▶ **Document segment**:
# Hello from the UK



## ADSRsounds (May 15, 2018)

Hi everyone,

I'm Stuart, I work in promotions at ADSR and also run my own sound design label, Glitchedtones. Glad to be a part of the community here at VI 

See you around the forums!

Stuart


----------



## Shad0wLandsUK (May 16, 2018)

Nice to meet you Stuart

Hi from London, South East... bordering on Surrey


----------



## Puzzlefactory (May 16, 2018)

ADSRsounds said:


> Hi everyone,
> 
> I'm Stuart, I work in promotions at ADSR and also run my own sound design label, Glitchedtones. Glad to be a part of the community here at VI
> 
> ...



Any plans for adsr to do “cinematic” style sound design tutorials?


----------



## ADSRsounds (May 18, 2018)

Puzzlefactory said:


> Any plans for adsr to do “cinematic” style sound design tutorials?

▶ **Required action**:
Retype the part of the forum thread between "## ADSRsounds (May 15, 2018)" and "around the forums!", inclusive. The listing has no connection to the forum thread.

▶ **Information supplied**:

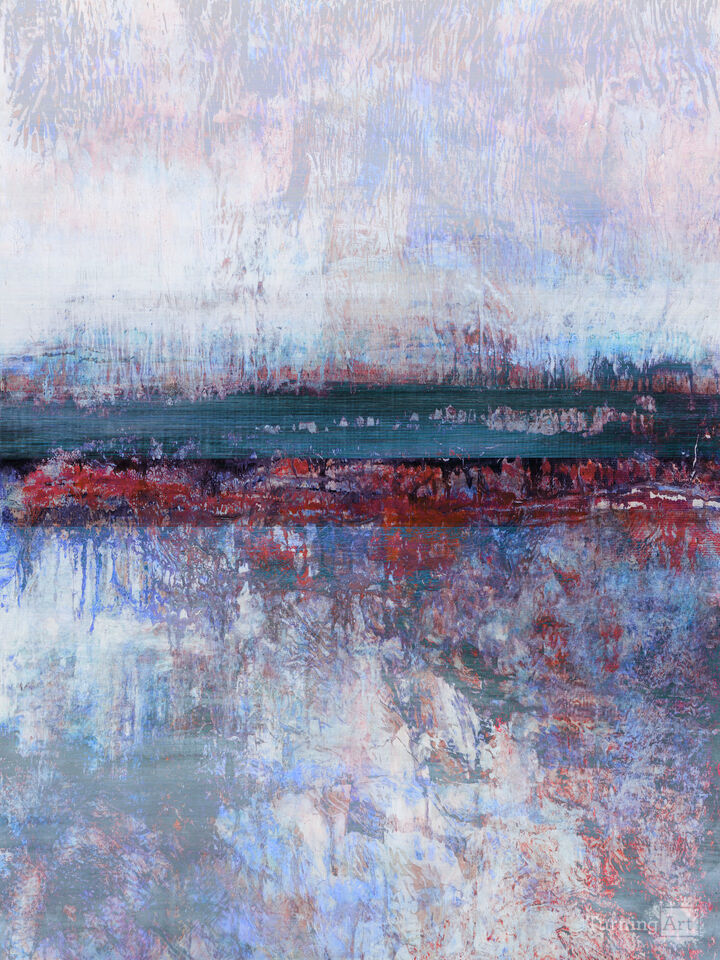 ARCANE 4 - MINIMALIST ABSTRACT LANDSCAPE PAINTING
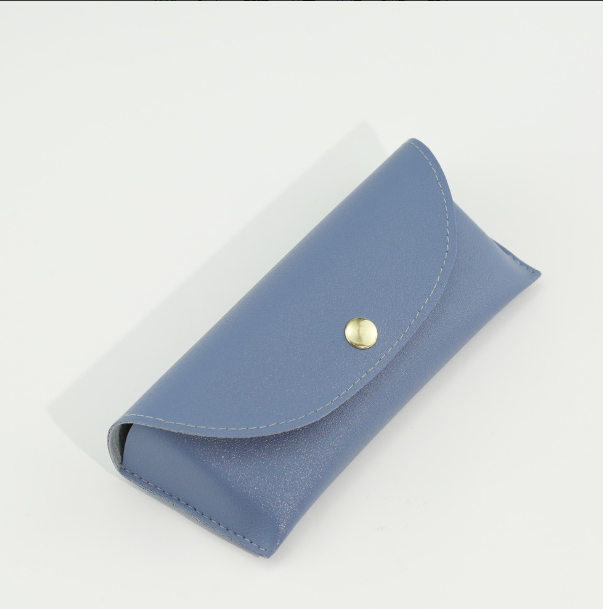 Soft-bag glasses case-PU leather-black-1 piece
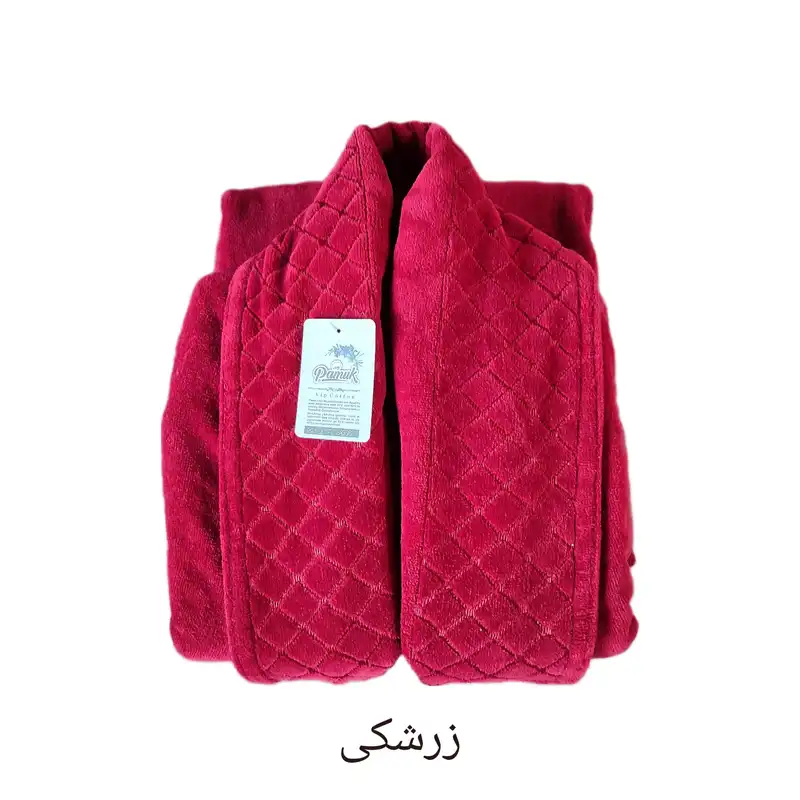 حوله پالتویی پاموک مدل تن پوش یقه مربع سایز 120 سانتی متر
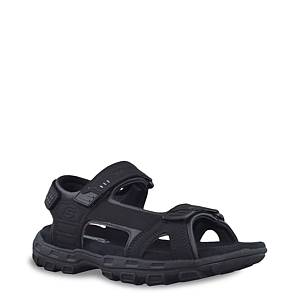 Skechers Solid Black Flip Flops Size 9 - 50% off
...
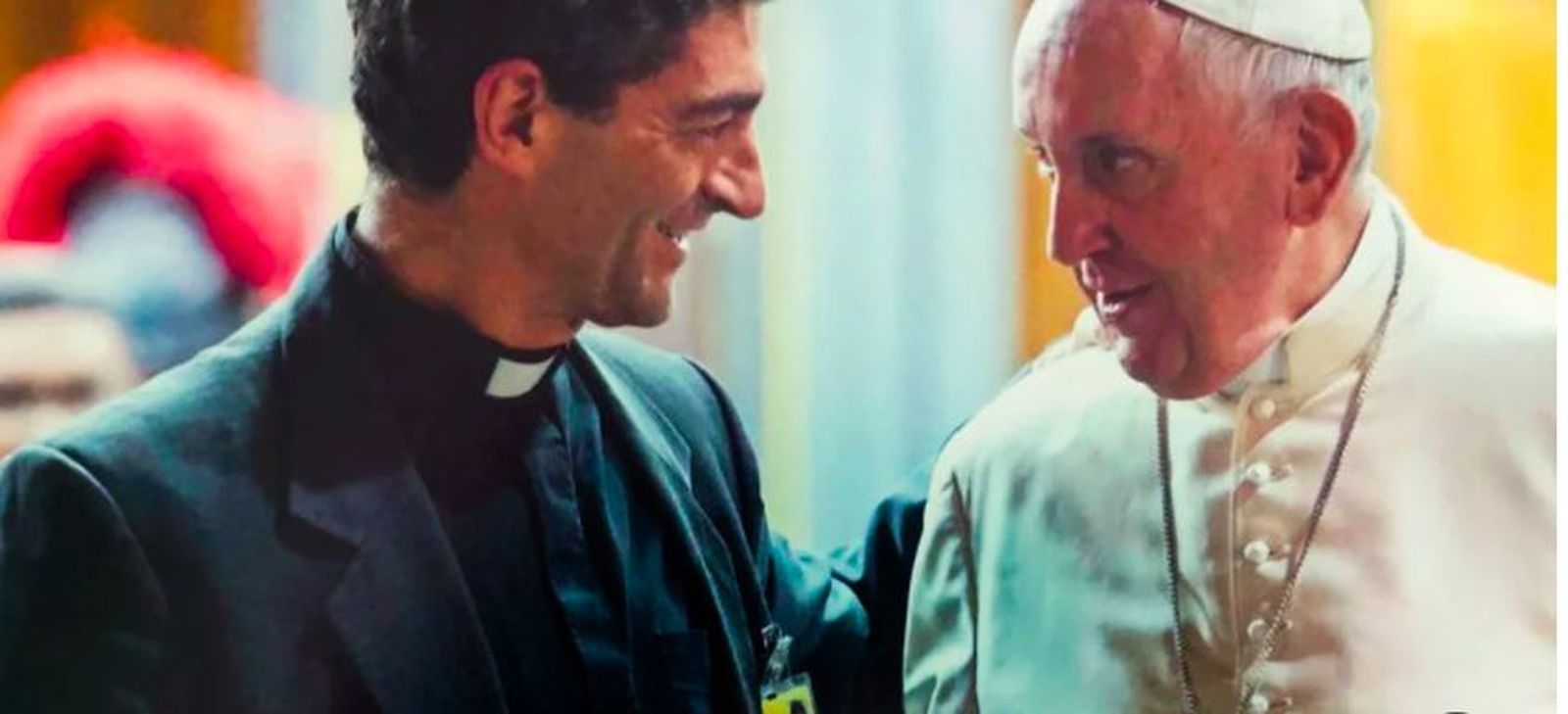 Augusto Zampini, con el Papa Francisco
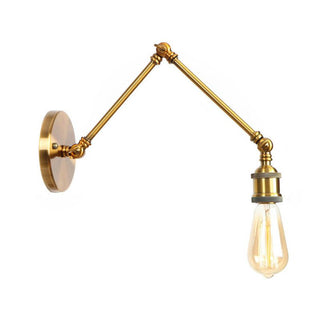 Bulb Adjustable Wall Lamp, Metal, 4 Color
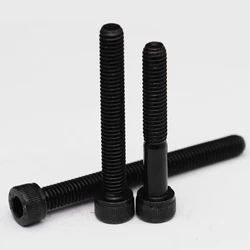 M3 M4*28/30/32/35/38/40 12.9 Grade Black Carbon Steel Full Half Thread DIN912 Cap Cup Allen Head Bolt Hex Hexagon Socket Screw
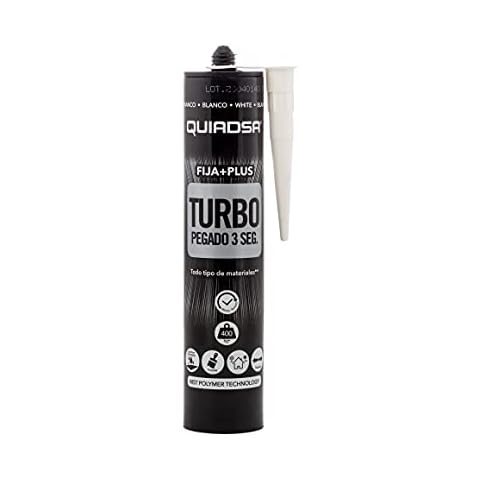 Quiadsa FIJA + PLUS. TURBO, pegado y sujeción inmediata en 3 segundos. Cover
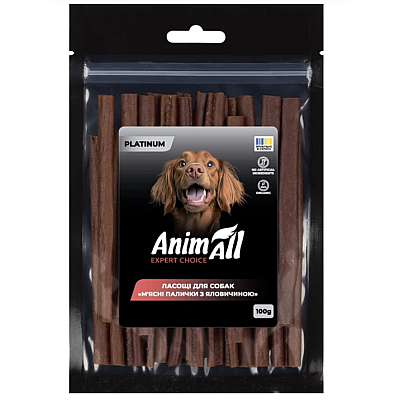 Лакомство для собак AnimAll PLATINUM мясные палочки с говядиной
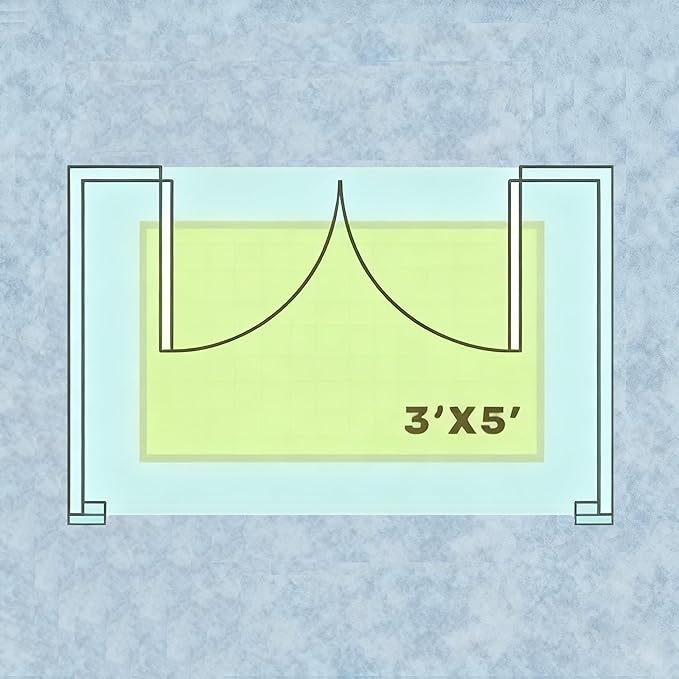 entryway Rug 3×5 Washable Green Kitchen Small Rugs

▶ **Written reply**:
## ADSRsounds (May 15, 2018)

Hi everyone,

I'm Stuart, I work in promotions at ADSR and also run my own sound design label, Glitchedtones. Glad to be a part of the community here at VI 

See you around the forums!